** Begin MATERIALS PROVIDED **

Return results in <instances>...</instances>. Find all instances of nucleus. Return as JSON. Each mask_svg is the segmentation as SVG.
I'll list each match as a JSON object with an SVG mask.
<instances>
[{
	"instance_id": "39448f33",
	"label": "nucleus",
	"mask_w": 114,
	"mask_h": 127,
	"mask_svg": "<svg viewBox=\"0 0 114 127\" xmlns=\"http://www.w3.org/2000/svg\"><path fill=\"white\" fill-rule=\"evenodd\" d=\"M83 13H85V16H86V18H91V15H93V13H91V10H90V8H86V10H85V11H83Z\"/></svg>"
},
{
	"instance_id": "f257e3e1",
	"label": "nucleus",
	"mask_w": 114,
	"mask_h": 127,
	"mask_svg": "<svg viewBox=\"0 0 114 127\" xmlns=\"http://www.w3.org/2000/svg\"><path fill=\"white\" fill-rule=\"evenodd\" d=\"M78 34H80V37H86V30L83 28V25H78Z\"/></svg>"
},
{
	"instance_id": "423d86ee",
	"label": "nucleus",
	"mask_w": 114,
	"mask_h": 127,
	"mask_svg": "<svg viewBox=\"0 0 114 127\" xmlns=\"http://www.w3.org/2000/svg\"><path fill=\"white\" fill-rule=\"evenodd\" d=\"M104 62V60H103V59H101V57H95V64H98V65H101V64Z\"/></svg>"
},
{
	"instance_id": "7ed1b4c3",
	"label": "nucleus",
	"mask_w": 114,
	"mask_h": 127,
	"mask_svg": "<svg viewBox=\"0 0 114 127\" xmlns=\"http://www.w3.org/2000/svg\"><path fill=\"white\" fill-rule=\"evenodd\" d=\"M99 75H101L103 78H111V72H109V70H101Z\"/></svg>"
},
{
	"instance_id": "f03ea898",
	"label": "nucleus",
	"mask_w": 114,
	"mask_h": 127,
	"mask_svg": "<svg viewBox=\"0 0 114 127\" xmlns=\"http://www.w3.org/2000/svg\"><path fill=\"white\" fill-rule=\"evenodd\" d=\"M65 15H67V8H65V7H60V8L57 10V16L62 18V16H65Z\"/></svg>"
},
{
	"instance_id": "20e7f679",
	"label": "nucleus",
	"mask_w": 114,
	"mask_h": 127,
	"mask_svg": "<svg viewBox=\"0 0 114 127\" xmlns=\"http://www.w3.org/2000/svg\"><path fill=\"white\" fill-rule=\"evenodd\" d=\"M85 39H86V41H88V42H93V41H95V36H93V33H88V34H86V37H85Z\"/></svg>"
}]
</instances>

** End MATERIALS PROVIDED **

> [EXERCISE DIRECTIONS] Gather every line in the entries above that contains the string "instances". List them in their original order.

> [REPLY TO THE TASK]
Return results in <instances>...</instances>. Find all instances of nucleus. Return as JSON. Each mask_svg is the segmentation as SVG.
<instances>
</instances>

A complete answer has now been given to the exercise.